Monthly edits by user class (in thousands).

[Consistently with the power law, we classified users using an exponential scale: we defined the classes of editors using powers of 10, e.g. 10^0, 10^1, 10^2. This resulted in five classes of users for each month: editors contributing 1 edit (i.e., 10^0), 2 to 9 edits (2-9 class), 10 to 99 (10-99 class), 100 to 999 (100-999 class), and more that 1000 edits (1000+ class).] Note that the classification of the editors was recalculated for each month.

Since the beginning of 2007, the trends of four classes slightly decrease their monthly edits. In contrast, only the highest-frequency class of editors (1000+ edits, dark blue line) shows an increase in their monthly edits.

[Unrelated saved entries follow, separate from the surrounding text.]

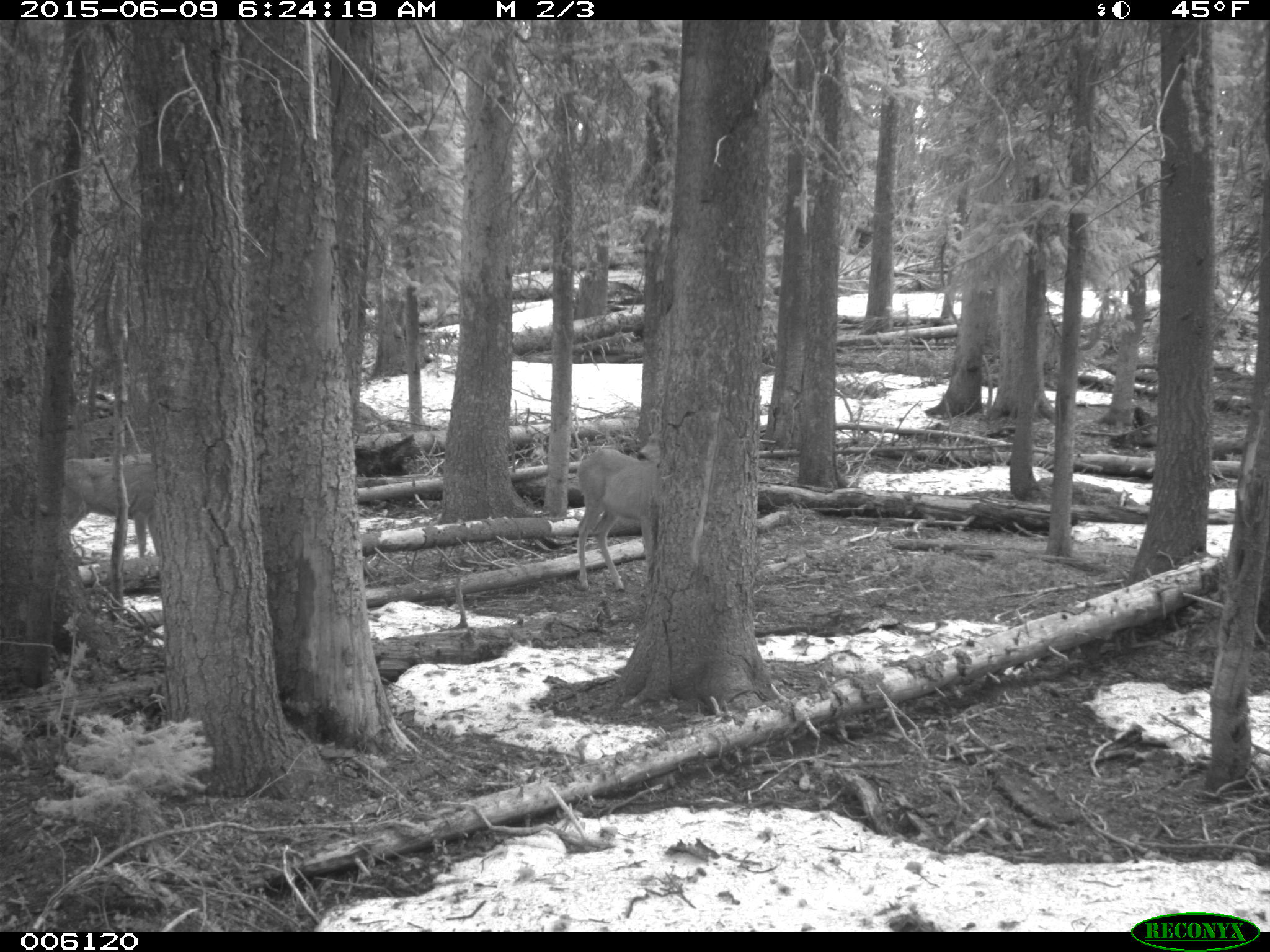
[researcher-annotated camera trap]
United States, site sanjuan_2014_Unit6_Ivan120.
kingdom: Animalia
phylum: Chordata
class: Mammalia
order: Artiodactyla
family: Cervidae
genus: Odocoileus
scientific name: Odocoileus hemionus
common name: mule deer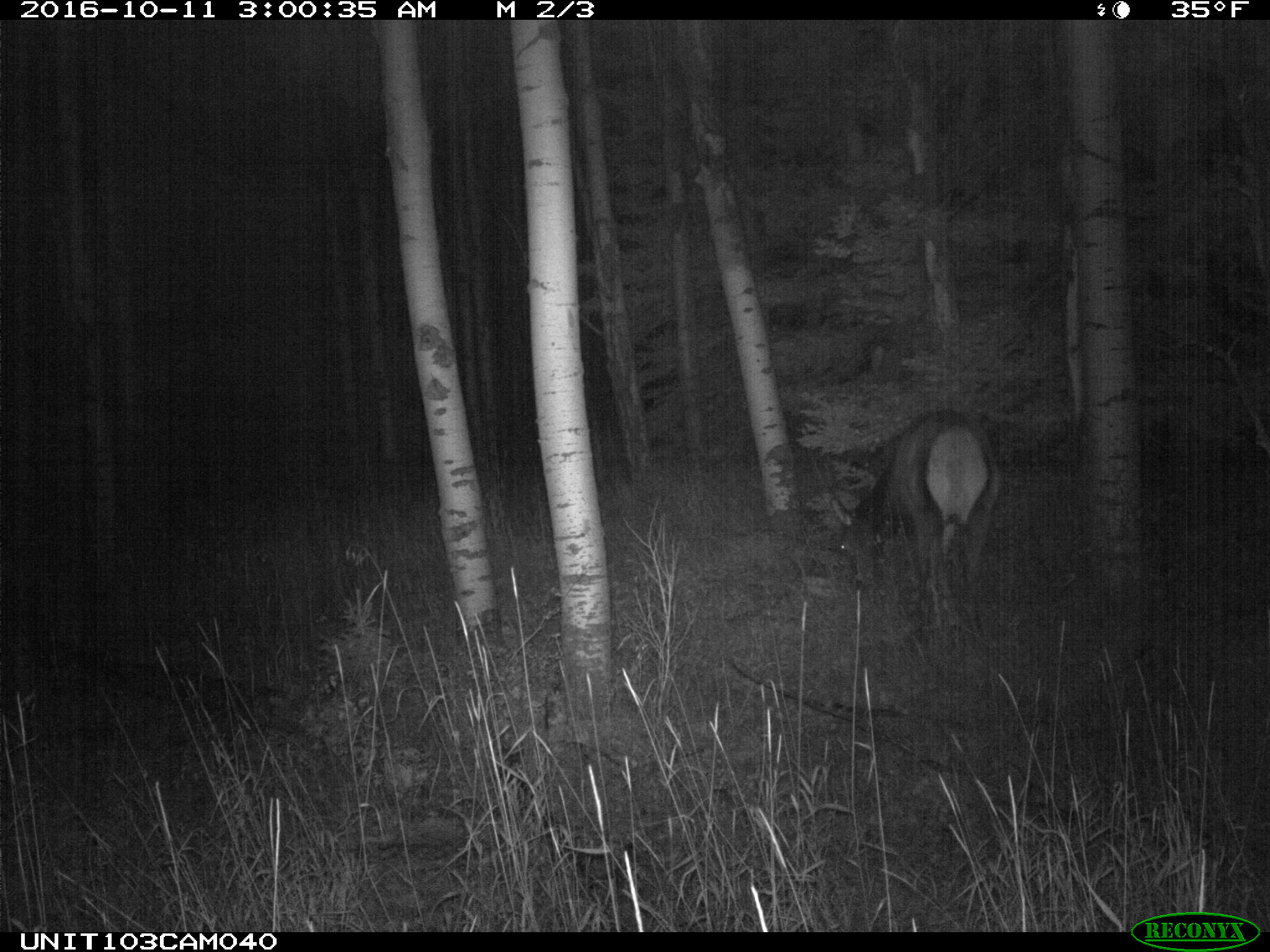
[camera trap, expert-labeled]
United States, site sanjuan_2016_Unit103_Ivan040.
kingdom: Animalia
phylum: Chordata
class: Mammalia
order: Artiodactyla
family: Cervidae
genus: Cervus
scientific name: Cervus elaphus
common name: red deer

Another way to look at this data is to analyze the relative amount of activities for each editor class by transforming the data into percentages of the total edits. The figure below complements the information in the figure above by showing the percentage of the volume of edits that each class contributes in relation to the total.

Monthly percentage of edits by each user class.

The two highest frequency classes of editors account for more than half of the total monthly edits (56% from 01/2005 to 08/2008). Furthermore, since 2005 the proportion of contributions by the highest-frequency editor class has increased slightly. In fact, the editors in 1000+ class have kept producing at an increasing rate over the past four years (their average monthly edits per editor for the years 2005 to 2008 were 1740, 1859, 1869, and 2095, respectively).

We now focus on specific evidence about what might have contributed to such slowdown. Revert is the action of deleting a prior edit. The following figure shows the percentage of edits that were reverted (reverted edits) monthly for each editor class. Note that edits related to vandalism and edits performed by robots are excluded.

Monthly ratio of reverted edits by editor class

This illustrates two indicators of a growing resistance from the Wikipedia community to new content.

First, the figure shows that the total percentage of edits reverted increased steadily over the years. The total percentage of monthly reverted edits (see dashed black line) has steadily increased over the years for the all classes of editors (e.g. 2.9, 4.2, 4.9, and 5.8 percent of all edits for 2005 through 2008 as shown by the dash line).

Second, more interestingly, low-frequency or occasional editors experience a visibly greater resistance compared to high-frequency editors [see the top two reddish lines, as compared to other lines]. The disparity of treatment of new edits from editors of different classes has been widening steadily over the years at the expense of low-frequency editors.

We consider this as evidence of growing resistance from the Wikipedia community to new content, especially when the edits come from occasional editors.